The trek down had more amazing views, though was steep and filled with loose rock. A bunch of us commented that we were glad this was not how we had come up. I think some of the students might not have made it. We arrived at the hotel with smiles and the students were eager to hit the town for some souvenir shopping. All the adults were ready for a nap, but we pushed on. After having tea on a roof top terrace near the Dali Lama's residence, we split into groups and had an hour of shopping frenzy before we needed to be back at the hotel for a cultural performance. I laughed because me group of girls spent a lot of time buying junk food for traveling the next day. You'd think they had been trekking for months, not just out for two nights. They were also bumming when they didn't have enough time to buy gifts for their families. Oh, wonderful natural consequences.:) I myself bought Greg a singing bowl (he's been eyeing them for about five years), some scarves, and YARN! We kept passing shops where women were knitting, but I didn't see any yarn. I finally asking and slowly was pointed to a shop that had yarn off to the side in plastic bags. I rummaged through quickly and grabbed about 8 skeins that I bought for under $10! What a deal!

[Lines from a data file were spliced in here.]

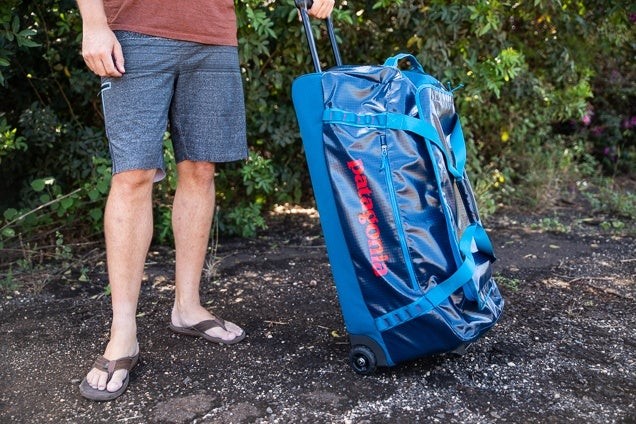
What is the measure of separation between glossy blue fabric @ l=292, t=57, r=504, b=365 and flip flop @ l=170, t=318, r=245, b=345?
610 mm

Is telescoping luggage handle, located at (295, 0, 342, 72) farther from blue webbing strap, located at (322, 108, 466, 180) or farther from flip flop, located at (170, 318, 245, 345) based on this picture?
flip flop, located at (170, 318, 245, 345)

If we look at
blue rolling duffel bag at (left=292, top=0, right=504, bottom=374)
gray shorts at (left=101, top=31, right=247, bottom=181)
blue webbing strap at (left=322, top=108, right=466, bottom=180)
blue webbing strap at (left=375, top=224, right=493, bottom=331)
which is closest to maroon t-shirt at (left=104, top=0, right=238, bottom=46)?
gray shorts at (left=101, top=31, right=247, bottom=181)

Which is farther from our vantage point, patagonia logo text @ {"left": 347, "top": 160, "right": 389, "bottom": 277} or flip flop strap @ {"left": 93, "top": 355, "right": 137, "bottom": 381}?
flip flop strap @ {"left": 93, "top": 355, "right": 137, "bottom": 381}

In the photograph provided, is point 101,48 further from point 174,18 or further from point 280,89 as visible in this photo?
point 280,89

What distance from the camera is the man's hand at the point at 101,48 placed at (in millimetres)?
2096

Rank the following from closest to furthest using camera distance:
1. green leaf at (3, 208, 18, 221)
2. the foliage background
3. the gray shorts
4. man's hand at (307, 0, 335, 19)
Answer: the gray shorts, man's hand at (307, 0, 335, 19), green leaf at (3, 208, 18, 221), the foliage background

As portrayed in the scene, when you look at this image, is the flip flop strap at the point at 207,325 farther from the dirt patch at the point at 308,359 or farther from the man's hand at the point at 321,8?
the man's hand at the point at 321,8

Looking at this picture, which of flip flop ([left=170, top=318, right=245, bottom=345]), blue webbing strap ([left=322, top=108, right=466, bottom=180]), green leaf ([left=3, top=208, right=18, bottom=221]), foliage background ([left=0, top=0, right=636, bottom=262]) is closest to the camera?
blue webbing strap ([left=322, top=108, right=466, bottom=180])

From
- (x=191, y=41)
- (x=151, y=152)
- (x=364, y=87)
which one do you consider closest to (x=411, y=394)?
(x=364, y=87)

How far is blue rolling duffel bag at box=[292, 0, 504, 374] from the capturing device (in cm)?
211

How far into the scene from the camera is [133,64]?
86.4 inches

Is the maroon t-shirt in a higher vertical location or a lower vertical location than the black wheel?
higher

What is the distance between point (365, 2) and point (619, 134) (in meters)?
2.99

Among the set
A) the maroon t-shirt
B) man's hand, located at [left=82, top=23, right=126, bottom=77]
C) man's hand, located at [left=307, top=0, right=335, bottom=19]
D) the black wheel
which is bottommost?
the black wheel
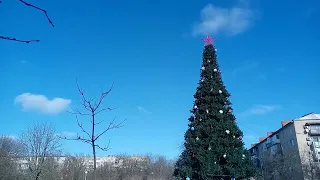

I rushed my group back to the hotel and we were given a wonderful performance of traditional Tibetan dancing. Colorful, intricate costumes, wonderful singing and music. The performers had such wonderful energy and amazing smiles. I think this ended up being one of the best things about our week...other than the views, the monks, the Tibetan Children's Village, prayer flags...it was an amazing experience! I was a bit disappointed to be sleeping back in the hotel instead of a tent. The hotel was cold, stuffy, and sheets a bit stained. (Rule #1 when traveling to budget hotels in India, always bring your own linen). But, I slept much better than my first night at the hotel with my "loose motions."

Our decent down the hillside, back to the airport the next day was a little sad for me. I was ready to stay and just have Greg join me, rather than head back to Mumbai. I think that was a sentiment for other staff members and some of the students too. We had a little bit of a debacle with the flights out of Dharamsala, but it was worked out and our plane cleared the mountains, rose into the blue sky, and we watched to mountains slowly disappear.